Tomás Lerman

Personal information
- Full name: Tomás Lerman
- Date of birth: 3 February 1995 (age 31)
- Place of birth: Santa Fe, Argentina
- Height: 1.85 m (6 ft 1 in)
- Position: Midfielder

Team information
- Current team: Colón FC
- Number: 24

Youth career
- Unión Santa Fe

Senior career*
- Years: Team / Apps / (Gls)
- 2015: Unión Santa Fe / 0 / (0)
- 2016: Libertad Sunchales / – / (–)
- 2016–2019: Boston River / 0 / (0)
- 2018: → Central Español (loan) / 11 / (3)
- 2019: → Rentistas (loan) / 11 / (1)
- 2020: Rampla Juniors / 13 / (0)
- 2021: Desamparados / 15 / (0)
- 2022: Villa Española / 24 / (1)
- 2023: Santa Lucía / 15 / (1)
- 2023: Potencia / 12 / (2)
- 2024: Santiago Morning / 12 / (0)
- 2025: Tacuarembó / 18 / (1)
- 2026–: Colón FC / 1 / (0)

= Tomás Lerman =

Argentine footballer

Tomás Lerman (born 3 February 1995) is an Argentine footballer who plays as a midfielder for Uruguayan club Colón FC.

==Club career==
Born in Santa Fe, Argentina, Lerman is a product of Unión de Santa Fe and made appearances for the reserve team. In 2016, he moved to Libertad de Sunchales in the Liga Rafaelina.

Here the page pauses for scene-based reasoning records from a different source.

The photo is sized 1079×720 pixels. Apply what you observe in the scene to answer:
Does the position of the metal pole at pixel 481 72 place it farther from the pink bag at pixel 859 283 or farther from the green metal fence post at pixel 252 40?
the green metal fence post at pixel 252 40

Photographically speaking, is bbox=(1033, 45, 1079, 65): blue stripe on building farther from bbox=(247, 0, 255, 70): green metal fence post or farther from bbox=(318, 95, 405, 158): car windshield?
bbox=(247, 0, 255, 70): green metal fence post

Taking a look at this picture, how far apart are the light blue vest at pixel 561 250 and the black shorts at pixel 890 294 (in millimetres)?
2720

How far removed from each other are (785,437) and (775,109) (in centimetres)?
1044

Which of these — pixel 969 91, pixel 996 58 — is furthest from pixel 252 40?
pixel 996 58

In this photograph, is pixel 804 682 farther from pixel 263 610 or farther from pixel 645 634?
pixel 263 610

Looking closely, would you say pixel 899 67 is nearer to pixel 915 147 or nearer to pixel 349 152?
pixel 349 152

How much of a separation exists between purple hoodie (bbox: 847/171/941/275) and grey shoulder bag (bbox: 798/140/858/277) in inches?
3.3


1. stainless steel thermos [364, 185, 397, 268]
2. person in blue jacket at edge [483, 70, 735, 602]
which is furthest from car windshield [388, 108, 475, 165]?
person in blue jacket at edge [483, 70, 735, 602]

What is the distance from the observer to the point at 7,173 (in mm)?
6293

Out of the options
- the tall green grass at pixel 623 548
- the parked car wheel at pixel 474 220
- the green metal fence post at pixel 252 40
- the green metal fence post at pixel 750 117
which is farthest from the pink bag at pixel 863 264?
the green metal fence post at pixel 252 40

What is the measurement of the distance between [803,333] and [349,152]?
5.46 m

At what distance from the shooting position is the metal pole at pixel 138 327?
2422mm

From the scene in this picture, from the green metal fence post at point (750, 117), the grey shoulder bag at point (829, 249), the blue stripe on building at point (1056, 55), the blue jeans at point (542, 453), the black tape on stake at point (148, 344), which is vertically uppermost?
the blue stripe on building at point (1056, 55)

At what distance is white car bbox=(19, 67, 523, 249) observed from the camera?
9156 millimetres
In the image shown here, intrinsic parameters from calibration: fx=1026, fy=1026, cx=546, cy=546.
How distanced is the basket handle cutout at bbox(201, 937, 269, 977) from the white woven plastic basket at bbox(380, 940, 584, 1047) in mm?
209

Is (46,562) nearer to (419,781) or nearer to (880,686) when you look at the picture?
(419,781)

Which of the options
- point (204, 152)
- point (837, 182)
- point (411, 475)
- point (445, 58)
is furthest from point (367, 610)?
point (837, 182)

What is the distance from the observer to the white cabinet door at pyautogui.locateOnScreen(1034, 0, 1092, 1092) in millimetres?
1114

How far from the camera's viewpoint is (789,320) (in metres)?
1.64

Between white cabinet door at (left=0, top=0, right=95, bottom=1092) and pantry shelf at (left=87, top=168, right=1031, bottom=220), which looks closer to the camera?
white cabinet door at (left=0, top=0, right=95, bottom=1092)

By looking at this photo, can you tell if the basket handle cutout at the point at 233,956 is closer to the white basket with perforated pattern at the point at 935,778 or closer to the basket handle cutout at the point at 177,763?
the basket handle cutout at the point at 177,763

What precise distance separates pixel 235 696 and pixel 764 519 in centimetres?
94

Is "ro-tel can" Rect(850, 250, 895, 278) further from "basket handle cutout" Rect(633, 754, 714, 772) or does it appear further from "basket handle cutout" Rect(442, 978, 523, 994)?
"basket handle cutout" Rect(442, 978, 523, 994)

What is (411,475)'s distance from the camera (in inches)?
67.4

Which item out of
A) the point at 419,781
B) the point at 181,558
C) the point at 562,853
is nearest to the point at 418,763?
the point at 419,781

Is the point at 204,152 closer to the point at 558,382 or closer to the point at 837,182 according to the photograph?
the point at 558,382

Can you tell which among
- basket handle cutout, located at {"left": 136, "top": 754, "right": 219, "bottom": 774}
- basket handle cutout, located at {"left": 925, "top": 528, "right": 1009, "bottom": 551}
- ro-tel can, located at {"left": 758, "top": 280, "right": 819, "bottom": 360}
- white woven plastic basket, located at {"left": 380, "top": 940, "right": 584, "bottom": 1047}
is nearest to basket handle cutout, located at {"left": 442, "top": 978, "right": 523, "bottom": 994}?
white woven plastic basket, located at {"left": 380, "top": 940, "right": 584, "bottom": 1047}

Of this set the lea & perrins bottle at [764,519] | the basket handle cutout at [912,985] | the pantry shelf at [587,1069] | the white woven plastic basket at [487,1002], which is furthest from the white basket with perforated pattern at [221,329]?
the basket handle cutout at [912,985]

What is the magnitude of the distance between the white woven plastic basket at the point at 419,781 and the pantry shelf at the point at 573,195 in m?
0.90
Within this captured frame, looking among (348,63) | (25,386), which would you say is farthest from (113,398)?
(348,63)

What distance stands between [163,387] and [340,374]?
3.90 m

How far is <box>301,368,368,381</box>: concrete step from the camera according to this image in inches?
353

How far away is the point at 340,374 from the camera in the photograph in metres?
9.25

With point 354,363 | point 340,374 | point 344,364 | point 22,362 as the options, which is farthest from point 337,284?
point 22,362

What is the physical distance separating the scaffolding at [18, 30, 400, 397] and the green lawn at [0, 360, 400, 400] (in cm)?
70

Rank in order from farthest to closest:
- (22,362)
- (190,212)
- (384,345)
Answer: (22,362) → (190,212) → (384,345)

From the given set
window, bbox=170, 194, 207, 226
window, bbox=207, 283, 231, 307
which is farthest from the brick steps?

In the second half of 2016, he moved to Uruguay and signed with Boston River, being loaned out to Central Español and Rentistas in 2018 and 2019, respectively. In 2020, he switched to Rampla Juniors.

Back to Argentina in 2021, Lerman joined Sportivo Desamparados in the Torneo Federal A. The next year, he returned to Uruguay to play for Villa Española, becoming the team captain.

In 2023, he moved to Guatemala and joined Santa Lucía in the top division. In the second half of the same year, he returned to Uruguay again and played for IA Potencia.

In 2024, he moved to Chile and signed with Santiago Morning.